Segment Start: Text for analysis

Our Families Are Teachers

January 21st, 2025 by Dave Leave a reply »

Spiritual teacher Mirabai Starr considers how our imperfect families and relationships are opportunities to practice divine love, acceptance, and compassion: 

It’s hard to give up our fantasies of a life where beauty is built in and we don’t have to work at finding it. It’s easy to recognize the presence of the sacred in the saintly hospice chaplain who turns your mother’s deathbed into a temple…. But what about your boring job, your addicted partner, your hometown that feels more like a strip mall than a community? What about your dining room table at dinner time?  

One of the things it means to be an ordinary mystic is to bow at the feet of your everyday existence, with its disappointments and dramas, its peaceful mornings and luminous nights, and to honor yourself just as you are…. A mystic finds the magic in the midst of the nitty-gritty, the crusty spaghetti sauce pot in the sink and the crocus poking out of a spring snowfall, the unsigned divorce papers on the kitchen table and the results of your latest blood work on your computer screen.

Segment End: Text for analysis
Segment Start: Given data

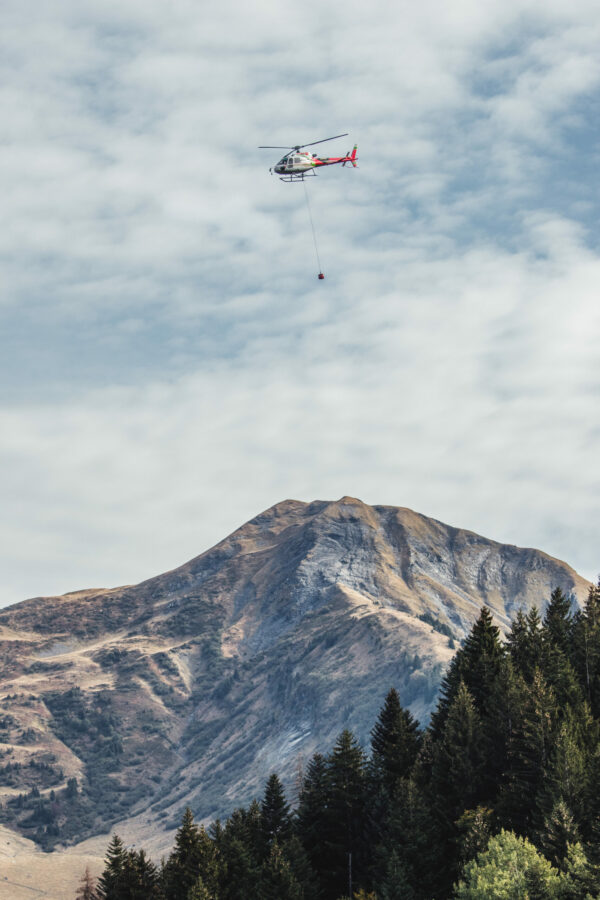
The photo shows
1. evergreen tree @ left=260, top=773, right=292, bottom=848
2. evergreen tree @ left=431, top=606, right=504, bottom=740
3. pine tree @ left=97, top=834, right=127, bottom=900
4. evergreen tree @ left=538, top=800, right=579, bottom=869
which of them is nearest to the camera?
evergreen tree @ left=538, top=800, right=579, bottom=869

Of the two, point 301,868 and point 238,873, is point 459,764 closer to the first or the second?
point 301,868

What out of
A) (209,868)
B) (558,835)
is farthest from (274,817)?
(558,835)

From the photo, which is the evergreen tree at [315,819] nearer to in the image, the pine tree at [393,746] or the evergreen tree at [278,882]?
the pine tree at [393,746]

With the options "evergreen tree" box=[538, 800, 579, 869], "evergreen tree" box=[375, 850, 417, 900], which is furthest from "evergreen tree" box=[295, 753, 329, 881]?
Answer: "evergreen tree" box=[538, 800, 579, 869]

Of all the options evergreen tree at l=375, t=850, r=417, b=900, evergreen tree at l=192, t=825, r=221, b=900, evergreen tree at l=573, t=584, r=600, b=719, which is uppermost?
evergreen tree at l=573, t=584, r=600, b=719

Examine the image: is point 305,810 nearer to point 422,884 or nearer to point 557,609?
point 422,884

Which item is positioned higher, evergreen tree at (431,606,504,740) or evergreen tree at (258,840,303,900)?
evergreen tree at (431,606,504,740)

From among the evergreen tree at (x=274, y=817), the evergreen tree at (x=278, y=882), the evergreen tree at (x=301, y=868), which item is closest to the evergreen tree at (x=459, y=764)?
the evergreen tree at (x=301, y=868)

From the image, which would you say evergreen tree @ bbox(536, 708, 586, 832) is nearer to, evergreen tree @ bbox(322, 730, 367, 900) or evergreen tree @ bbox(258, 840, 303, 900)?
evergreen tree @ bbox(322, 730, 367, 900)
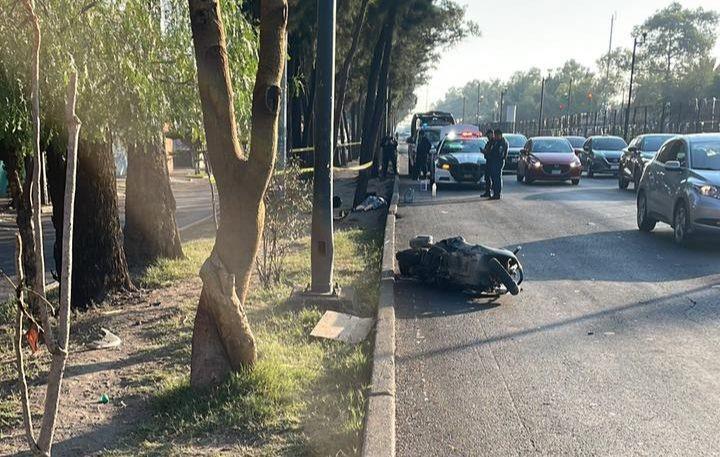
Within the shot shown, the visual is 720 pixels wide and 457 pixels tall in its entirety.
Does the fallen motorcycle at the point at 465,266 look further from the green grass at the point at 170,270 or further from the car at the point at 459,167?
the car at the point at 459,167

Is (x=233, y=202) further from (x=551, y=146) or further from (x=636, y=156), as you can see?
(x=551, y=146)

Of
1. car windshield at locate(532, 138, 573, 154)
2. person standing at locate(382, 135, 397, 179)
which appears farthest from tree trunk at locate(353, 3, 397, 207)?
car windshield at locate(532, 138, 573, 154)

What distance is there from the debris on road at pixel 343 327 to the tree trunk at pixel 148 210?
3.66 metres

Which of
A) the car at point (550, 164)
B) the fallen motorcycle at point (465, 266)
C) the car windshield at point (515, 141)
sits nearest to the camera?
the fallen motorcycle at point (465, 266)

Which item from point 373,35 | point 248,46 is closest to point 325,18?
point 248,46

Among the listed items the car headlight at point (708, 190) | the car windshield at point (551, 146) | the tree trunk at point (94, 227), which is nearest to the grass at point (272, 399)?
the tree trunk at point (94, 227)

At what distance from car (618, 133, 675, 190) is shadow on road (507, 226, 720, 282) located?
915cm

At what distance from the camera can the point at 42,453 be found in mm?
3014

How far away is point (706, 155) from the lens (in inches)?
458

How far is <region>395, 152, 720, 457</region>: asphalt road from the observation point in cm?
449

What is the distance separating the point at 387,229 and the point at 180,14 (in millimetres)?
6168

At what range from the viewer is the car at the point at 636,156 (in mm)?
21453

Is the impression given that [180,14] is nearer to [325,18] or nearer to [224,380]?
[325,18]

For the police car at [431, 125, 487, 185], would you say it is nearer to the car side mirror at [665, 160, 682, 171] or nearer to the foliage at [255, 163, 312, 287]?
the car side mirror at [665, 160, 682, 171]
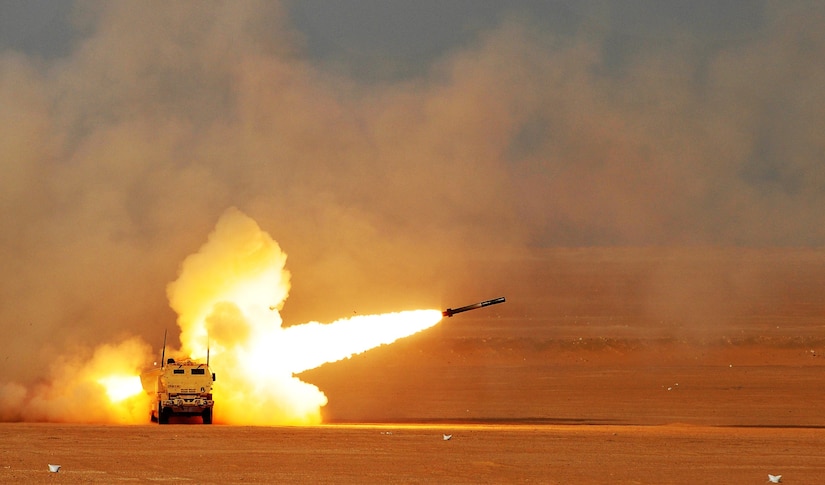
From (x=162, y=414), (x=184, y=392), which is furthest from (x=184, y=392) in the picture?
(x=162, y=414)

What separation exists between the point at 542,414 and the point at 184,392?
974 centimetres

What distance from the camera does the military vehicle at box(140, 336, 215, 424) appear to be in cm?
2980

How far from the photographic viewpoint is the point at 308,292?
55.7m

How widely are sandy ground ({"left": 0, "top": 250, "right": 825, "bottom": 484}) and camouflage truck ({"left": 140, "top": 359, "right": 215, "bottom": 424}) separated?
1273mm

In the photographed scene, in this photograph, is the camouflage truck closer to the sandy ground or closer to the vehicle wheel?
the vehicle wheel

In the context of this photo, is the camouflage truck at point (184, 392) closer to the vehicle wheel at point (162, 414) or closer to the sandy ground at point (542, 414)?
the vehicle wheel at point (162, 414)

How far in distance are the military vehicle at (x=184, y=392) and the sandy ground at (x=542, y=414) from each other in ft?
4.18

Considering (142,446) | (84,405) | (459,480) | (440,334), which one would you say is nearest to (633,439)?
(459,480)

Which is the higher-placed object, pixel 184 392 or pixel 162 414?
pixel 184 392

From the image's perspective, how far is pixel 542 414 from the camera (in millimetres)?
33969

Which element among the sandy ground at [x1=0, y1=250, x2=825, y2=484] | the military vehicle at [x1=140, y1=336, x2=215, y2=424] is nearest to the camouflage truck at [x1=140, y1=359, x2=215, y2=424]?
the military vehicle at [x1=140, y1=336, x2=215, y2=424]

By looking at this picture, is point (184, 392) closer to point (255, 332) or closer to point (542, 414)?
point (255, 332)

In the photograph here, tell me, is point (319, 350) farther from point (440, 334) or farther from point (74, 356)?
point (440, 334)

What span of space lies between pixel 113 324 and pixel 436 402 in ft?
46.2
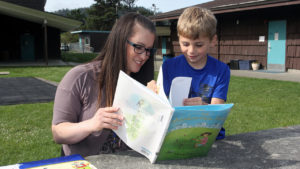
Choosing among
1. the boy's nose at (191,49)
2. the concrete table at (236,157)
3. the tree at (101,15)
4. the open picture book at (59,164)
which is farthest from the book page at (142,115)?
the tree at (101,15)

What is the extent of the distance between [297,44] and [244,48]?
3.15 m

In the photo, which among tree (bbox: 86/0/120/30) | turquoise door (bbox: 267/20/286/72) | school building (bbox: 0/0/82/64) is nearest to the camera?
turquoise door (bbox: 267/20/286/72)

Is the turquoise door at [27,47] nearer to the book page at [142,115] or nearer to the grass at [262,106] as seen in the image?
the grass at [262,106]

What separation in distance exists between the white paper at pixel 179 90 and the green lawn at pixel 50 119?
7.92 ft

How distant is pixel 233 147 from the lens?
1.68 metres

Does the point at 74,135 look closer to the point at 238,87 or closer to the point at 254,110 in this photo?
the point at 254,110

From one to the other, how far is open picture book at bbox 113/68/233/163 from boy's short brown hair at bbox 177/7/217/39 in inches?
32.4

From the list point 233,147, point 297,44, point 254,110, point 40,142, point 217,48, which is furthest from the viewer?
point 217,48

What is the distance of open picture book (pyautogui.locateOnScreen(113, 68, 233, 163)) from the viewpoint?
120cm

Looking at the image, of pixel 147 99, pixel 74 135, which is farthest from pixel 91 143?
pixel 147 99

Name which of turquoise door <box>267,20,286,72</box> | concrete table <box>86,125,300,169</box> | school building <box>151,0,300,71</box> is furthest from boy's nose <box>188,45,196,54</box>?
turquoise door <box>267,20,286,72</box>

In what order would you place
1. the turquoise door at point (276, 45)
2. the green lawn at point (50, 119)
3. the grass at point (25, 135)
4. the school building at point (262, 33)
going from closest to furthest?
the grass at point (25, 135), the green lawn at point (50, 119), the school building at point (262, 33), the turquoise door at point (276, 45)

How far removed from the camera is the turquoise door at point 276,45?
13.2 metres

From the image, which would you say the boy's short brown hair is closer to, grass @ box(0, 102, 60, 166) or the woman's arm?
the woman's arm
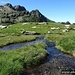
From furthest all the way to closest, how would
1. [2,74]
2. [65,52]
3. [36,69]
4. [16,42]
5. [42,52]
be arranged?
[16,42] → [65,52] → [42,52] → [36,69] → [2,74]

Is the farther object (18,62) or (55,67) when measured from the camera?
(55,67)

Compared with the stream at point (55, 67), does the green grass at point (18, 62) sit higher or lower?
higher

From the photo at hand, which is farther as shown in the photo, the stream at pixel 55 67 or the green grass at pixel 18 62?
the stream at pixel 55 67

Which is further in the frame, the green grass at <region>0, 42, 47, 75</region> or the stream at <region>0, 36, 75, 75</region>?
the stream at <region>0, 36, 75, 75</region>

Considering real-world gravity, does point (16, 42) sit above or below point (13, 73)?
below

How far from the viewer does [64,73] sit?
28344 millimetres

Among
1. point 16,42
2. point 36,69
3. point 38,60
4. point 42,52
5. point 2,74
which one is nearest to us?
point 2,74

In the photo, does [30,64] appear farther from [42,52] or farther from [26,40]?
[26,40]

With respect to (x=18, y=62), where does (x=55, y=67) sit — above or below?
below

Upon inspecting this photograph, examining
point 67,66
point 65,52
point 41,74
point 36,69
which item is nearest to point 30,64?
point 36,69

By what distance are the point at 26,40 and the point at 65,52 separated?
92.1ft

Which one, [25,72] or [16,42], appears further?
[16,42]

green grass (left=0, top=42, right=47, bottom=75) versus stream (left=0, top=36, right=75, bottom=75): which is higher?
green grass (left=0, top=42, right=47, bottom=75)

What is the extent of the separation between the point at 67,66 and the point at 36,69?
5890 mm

Segment End: Given data

» Required action 1:
Answer these questions using the piece on families as teachers, which appears above the data.
(a) According to the piece, what kind of teacher is Mirabai Starr?
(b) Into what does the saintly hospice chaplain turn your mother's deathbed?
(c) At whose feet does an ordinary mystic bow?
» Required action 2:
Pick up the piece on families as teachers, which appears above the data, after its last sentence and continue it.

» Output 1:
(a) A spiritual teacher.
(b) A temple.
(c) At the feet of your everyday existence.

» Output 2:
I know that’s not always easy. I am continually challenged to stop arguing with reality and instead soften into what is. For instance, my students may think I’m wise, but my kids seem to think I’m a dork. I don’t love this disconnect. Like you, maybe, I set myself up with an array of preconceived notions about the kind of family I would like to make, and then beat … myself [up] when things don’t work out the way I envisioned. 

Through accepting reality, we find a greater capacity to love what is.  

Over time, I learned to let go of my fantasy of the perfect family and to find beauty, meaning, and wholeness in the heart of reality. Unpredictable, ever-changing, humiliating, and humbling reality. I began to take a look at the white supremacy embedded in my liberal self-image, noticing the odor of a white savior complex rising from my resentment that my brown children did not appreciate all I had done for them. Eventually, I even came to love unlovable me, against all odds.  

Chances are, if you are a parent, whether adoptive or biological, you too have experienced the collapse of your parenting fantasies. You also have received an open invitation to accept the kids you have and forgive the parent you are, with a degree of humility bordering on humiliation and a dash of humor that can sometimes carry maniacal overtones….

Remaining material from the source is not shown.